Toen we de lezers van De Buik laatst vroegen wat naar hun mening het beste Italiaanse restaurant van Rotterdam is, kwam verrassend genoeg Da Gianfranco als nummer één uit de bus. Verrassend, niet omdat we niet in de kwaliteit geloofden, maar omdat het om zo'n relatief onbekend restaurant ging. Hoogste tijd om dus even een kijkje te gaan nemen bij Gianfranco en Nel.
Italianissima
Ik neem grof geschut mee: het tafelgezelschap bestaat uit vijf Italianen en mijzelf. We vallen van de ene verbazing in de andere. Achter de met groen-wit-rood-bestickerde ramen vinden we namelijk een heel stijlvol ingericht restaurant. Lekker knus en op dinsdagavond ook nog eens behoorlijk vol.
Wij komen pas om acht uur aan, maar er zit zo’n dertig man. Een goed teken. We worden hartelijk ontvangen en als Italianen onder elkaar vinden we meteen de juiste toon. Wat een uitbundig volkje is het toch. De olijke (Italiaanse) ober brengt ons de kaart, maar brandt direct los over alle lekkere dingen die ze hebben en de specialiteiten die op het krijtbord staan. Hij stelt voor om als aperitief een glaasje prosecco te nemen, wat ons een prima begin van de avond lijkt.

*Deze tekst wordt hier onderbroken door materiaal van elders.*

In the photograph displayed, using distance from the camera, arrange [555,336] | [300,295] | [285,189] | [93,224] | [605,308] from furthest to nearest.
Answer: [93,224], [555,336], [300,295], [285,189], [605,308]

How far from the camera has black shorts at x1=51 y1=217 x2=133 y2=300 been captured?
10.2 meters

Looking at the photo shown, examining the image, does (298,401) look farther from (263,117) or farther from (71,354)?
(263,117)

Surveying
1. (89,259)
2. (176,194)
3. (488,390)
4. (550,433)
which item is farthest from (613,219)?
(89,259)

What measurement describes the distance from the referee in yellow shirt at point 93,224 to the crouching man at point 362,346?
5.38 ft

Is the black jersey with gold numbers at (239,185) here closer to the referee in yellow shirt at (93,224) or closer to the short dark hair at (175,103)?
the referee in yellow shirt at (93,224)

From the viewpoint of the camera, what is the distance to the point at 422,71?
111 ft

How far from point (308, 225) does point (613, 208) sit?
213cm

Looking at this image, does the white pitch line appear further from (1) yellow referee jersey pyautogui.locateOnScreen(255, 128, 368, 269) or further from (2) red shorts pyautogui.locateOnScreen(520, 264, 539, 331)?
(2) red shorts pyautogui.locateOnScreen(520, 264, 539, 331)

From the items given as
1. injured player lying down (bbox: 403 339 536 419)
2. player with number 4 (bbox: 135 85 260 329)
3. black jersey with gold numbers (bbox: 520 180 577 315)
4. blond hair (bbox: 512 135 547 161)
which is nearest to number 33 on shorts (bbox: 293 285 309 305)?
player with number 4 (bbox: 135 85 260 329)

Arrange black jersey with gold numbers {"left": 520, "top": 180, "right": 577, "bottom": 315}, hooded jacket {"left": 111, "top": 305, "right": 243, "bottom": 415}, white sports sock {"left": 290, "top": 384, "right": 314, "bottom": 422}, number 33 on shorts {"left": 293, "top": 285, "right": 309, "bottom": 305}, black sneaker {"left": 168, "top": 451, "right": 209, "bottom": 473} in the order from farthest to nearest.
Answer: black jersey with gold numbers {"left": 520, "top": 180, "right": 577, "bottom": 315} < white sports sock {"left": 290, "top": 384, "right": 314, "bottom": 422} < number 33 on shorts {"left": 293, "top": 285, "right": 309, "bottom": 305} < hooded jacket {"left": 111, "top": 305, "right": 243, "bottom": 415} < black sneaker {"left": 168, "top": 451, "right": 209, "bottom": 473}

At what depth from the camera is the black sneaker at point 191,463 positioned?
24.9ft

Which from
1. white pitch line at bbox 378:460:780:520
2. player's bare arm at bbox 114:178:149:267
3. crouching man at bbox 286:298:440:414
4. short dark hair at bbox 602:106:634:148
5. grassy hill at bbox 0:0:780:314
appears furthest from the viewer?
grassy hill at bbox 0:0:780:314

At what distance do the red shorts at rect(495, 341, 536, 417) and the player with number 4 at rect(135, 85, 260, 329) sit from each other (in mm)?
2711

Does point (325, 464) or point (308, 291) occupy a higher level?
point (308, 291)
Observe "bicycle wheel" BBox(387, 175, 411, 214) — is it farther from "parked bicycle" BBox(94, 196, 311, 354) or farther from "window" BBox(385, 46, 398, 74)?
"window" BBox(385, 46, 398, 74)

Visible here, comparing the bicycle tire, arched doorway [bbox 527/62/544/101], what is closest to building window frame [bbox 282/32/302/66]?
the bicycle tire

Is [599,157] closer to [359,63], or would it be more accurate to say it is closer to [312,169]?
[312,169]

Gianfranco staat in de keuken, maar komt al snel even poolshoogte nemen. Ik krijg geen tijd de kaart te bestuderen, want hij doet al meteen een goede aanbeveling: de mix van antipasti. Tja, die antipasti… Ik kan er geen nee tegen zeggen. We krijgen drie langwerpige borden vol lekkers, de prachtige presentatie is opvallend. Op het eerste bord liggen mijn favoriete vleeswaren als een waar kunstwerk over wijnglazen gedrapeerd: prosciutto, coppa, mortadella, spianata. Op het tweede bord dunne plakjes kalfsvlees met tonijnsaus (vitello tonnato) en in zout gemarineerde rosbief met wat citroen erover. Het derde bord is voor de visliefhebber: ansjovis, sardientjes, zalm en krabsalade met limoncello! Ook de gebruikelijke bruschetta ontbreekt niet.
Spektakel aan tafel
Ineens zie ik de ober voorbijkomen met een enorme Parmezaanse kaas op een karretje. Wat gaat daar gebeuren? Hij giet er wat alcohol overheen en zet de vlam erin. Vervolgens schuift hij een kluwen spaghetti in de kaasvorm en draait die er lekker doorheen. De gesmolten parmigiano kleeft er onverbiddelijk aan vast en ik ben onder de indruk. Dat wil ik ook! De pasta parmigiano, zoals die hier op de kaart staat, blijkt te zijn voorzien van zongedroogde tomaten en garnalen. En dus dat jasje van gesmolten Parmezaanse kaas. Heftig, maar zeer smaakvol. Een aangename verrassing.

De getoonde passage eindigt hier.